Records from a spatial question set
>>

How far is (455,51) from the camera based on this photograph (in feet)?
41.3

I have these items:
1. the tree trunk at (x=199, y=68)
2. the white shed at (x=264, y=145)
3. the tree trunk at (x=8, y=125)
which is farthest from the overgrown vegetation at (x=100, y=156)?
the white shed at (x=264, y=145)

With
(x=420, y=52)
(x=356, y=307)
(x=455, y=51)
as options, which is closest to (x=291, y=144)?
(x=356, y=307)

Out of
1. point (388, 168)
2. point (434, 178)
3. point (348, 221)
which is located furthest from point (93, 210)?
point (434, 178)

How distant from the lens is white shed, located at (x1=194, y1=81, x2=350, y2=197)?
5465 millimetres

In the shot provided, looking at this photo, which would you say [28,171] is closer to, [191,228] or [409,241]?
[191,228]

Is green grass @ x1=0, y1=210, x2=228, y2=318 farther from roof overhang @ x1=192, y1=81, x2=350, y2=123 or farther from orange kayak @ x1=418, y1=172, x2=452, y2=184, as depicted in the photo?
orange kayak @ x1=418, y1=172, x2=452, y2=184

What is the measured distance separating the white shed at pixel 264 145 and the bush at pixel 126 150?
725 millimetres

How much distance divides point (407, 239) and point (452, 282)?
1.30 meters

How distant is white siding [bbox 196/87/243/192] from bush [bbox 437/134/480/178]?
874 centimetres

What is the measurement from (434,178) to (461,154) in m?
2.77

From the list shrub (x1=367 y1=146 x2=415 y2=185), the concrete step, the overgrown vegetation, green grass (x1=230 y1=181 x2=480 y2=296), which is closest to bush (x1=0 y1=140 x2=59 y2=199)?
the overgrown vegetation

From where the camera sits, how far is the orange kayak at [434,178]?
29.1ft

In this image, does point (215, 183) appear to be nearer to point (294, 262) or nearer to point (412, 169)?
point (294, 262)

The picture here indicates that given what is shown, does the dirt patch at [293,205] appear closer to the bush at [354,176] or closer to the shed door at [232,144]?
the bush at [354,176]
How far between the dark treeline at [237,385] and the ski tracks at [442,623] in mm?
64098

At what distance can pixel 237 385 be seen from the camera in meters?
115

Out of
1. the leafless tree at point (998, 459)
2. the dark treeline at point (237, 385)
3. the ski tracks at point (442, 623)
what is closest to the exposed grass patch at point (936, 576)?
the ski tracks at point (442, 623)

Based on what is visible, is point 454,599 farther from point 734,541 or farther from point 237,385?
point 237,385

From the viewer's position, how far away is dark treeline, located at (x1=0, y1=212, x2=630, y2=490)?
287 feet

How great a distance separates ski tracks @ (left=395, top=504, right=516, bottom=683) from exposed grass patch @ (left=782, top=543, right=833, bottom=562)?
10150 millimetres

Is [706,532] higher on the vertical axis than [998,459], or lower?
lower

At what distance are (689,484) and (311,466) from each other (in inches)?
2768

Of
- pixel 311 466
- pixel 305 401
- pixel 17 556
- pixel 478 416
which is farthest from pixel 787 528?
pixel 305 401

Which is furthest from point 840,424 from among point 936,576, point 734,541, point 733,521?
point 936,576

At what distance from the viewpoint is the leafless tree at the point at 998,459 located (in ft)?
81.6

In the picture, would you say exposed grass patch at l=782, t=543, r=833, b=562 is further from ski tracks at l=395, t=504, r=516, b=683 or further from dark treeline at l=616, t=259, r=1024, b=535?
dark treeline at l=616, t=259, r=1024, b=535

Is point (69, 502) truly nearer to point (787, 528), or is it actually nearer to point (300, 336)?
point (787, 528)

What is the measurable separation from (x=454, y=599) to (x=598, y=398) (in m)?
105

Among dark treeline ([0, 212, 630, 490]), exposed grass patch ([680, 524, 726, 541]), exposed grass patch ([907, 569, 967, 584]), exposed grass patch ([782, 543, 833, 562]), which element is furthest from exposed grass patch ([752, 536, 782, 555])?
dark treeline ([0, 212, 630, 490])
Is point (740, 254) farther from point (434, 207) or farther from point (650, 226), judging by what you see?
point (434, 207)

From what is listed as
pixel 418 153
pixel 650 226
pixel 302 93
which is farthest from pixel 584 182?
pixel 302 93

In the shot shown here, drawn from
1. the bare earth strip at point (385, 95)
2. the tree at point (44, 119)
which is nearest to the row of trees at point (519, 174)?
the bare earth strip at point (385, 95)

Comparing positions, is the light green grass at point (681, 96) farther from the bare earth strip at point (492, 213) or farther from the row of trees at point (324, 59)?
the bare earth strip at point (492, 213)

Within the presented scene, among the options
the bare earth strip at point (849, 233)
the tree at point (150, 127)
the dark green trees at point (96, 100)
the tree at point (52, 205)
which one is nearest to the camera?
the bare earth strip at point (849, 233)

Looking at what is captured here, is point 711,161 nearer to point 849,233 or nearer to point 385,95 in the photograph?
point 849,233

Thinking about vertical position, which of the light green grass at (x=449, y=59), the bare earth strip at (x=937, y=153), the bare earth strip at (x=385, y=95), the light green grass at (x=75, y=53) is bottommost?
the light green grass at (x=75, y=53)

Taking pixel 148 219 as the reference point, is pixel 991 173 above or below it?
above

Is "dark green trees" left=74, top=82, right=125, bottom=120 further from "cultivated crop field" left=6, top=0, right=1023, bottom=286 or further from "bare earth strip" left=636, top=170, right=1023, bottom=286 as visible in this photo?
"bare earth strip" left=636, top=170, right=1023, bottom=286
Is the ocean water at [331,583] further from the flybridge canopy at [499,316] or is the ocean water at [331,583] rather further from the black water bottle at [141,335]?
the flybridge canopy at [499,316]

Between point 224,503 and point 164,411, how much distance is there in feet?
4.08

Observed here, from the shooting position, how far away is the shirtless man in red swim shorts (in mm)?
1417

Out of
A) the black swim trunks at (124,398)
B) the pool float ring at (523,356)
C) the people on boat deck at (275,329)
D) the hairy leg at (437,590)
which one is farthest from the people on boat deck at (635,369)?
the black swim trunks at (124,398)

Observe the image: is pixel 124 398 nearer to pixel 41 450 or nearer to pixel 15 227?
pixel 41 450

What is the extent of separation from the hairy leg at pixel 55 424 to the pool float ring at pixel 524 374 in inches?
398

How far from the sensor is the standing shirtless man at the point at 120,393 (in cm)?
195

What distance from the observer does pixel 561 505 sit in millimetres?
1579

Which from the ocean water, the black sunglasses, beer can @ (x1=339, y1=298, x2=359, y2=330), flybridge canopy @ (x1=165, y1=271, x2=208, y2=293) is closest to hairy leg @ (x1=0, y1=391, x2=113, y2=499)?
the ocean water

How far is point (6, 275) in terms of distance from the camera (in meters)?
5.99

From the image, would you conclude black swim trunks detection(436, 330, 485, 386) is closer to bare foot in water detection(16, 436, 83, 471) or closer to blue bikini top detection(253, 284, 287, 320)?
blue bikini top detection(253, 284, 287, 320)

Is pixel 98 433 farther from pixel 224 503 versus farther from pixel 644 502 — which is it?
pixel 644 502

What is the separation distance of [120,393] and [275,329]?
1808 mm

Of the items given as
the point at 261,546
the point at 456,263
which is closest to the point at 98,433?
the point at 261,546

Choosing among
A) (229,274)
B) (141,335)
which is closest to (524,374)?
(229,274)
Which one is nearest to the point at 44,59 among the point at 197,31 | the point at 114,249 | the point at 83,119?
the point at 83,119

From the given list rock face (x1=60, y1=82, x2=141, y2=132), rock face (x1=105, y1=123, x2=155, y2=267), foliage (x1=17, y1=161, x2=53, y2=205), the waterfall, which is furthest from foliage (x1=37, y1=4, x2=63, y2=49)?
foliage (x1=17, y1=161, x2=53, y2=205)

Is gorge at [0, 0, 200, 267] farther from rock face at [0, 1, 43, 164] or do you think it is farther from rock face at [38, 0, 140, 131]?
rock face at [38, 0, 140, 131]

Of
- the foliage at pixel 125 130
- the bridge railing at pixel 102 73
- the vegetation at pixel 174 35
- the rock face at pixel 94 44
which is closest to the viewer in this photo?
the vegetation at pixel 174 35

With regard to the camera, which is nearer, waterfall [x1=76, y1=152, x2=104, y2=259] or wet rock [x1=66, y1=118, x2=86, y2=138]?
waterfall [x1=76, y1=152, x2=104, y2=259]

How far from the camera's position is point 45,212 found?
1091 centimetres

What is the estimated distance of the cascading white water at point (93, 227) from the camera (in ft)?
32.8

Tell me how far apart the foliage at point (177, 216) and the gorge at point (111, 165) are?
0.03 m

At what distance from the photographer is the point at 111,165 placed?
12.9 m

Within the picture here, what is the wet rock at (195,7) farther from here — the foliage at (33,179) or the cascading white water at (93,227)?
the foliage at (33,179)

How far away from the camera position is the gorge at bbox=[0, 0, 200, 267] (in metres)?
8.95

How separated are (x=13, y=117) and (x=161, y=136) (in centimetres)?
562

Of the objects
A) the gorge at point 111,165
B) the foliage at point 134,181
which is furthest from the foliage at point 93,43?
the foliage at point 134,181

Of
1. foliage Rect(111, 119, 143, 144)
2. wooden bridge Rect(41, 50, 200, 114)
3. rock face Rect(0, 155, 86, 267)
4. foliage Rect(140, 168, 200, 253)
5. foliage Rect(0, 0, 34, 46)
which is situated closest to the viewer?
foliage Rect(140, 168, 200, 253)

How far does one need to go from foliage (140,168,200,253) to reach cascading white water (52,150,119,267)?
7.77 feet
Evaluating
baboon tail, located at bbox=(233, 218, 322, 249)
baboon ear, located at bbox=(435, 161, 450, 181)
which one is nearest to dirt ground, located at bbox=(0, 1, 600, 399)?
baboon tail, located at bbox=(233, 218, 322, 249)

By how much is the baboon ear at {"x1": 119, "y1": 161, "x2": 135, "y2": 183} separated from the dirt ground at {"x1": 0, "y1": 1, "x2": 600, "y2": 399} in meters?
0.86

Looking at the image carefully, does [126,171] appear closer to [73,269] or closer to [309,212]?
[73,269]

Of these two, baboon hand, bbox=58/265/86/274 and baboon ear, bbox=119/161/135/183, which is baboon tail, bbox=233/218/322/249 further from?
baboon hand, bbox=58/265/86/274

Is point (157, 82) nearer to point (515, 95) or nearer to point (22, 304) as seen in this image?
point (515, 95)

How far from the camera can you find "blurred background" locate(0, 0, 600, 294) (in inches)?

<<

▸ **What is asked**: Copy out the lines starting at the one containing "Looking at the" and ending with the last line of the entries. Include nothing else.

▸ **Exercise result**:
Looking at the image carefully, does [126,171] appear closer to [73,269] or closer to [309,212]?
[73,269]

Of these two, baboon hand, bbox=58/265/86/274 and baboon ear, bbox=119/161/135/183, which is baboon tail, bbox=233/218/322/249 further from?
baboon hand, bbox=58/265/86/274

Is point (157, 82) nearer to point (515, 95) or nearer to point (22, 304) as seen in this image?
point (515, 95)

How far from the camera can you find "blurred background" locate(0, 0, 600, 294) (in inches)?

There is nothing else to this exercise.